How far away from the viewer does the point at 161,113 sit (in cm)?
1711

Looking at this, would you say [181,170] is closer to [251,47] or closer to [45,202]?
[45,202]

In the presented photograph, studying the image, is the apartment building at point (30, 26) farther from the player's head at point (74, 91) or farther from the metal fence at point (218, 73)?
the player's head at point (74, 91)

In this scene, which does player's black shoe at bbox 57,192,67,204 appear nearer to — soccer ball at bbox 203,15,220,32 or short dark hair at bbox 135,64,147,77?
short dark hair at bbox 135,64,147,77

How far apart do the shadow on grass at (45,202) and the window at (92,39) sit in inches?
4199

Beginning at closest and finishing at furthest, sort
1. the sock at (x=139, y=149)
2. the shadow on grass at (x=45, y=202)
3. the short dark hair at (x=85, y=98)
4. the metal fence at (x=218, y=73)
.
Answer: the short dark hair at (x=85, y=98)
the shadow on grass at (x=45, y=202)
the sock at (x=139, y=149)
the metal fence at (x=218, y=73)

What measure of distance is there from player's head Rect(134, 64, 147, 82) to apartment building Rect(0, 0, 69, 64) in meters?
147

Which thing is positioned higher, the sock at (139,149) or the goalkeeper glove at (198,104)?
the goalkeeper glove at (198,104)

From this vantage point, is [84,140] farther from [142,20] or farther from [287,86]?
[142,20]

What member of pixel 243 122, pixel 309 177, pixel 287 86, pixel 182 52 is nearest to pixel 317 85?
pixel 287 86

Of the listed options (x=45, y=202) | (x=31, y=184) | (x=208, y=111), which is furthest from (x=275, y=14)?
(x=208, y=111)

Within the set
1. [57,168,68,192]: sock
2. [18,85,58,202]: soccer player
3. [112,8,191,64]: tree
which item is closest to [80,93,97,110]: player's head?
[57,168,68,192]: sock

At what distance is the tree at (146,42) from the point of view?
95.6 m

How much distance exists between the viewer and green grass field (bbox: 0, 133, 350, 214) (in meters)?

--*--

__Consigne__.
Citez mot pour mot l'intégralité des données ci-dessus.

__Résultat__.
How far away from the viewer does the point at 161,113 sit (in cm)?
1711

Looking at this, would you say [181,170] is closer to [251,47] or closer to [45,202]?
[45,202]

In the presented photograph, studying the image, is the apartment building at point (30, 26) farther from the player's head at point (74, 91) or farther from the metal fence at point (218, 73)?
the player's head at point (74, 91)

In this scene, which does player's black shoe at bbox 57,192,67,204 appear nearer to — soccer ball at bbox 203,15,220,32 or short dark hair at bbox 135,64,147,77?
short dark hair at bbox 135,64,147,77

How far apart do the shadow on grass at (45,202) and the window at (92,39) sit in inches?
4199

Beginning at closest and finishing at furthest, sort
1. the sock at (x=139, y=149)
2. the shadow on grass at (x=45, y=202)
3. the short dark hair at (x=85, y=98)
4. the metal fence at (x=218, y=73)
.
Answer: the short dark hair at (x=85, y=98)
the shadow on grass at (x=45, y=202)
the sock at (x=139, y=149)
the metal fence at (x=218, y=73)

What measure of distance is there from player's head Rect(134, 64, 147, 82) to apartment building Rect(0, 0, 69, 64) in meters?
147

Which thing is positioned higher, the sock at (139,149) or the goalkeeper glove at (198,104)?
the goalkeeper glove at (198,104)

From this vantage point, is [84,140] farther from [142,20] or farther from [287,86]?
[142,20]

What member of pixel 243 122, pixel 309 177, pixel 287 86, pixel 182 52 is nearest to pixel 317 85?
pixel 287 86

Of the listed options (x=45, y=202) | (x=31, y=184) | (x=208, y=111), which is furthest from (x=275, y=14)?
(x=208, y=111)

Within the set
1. [57,168,68,192]: sock
2. [18,85,58,202]: soccer player
3. [112,8,191,64]: tree
which item is closest to [80,93,97,110]: player's head?
[57,168,68,192]: sock

At what distance is the tree at (146,42) from the point of view?
95.6 m

How much distance exists between the viewer and green grass field (bbox: 0, 133, 350, 214) (in meters)?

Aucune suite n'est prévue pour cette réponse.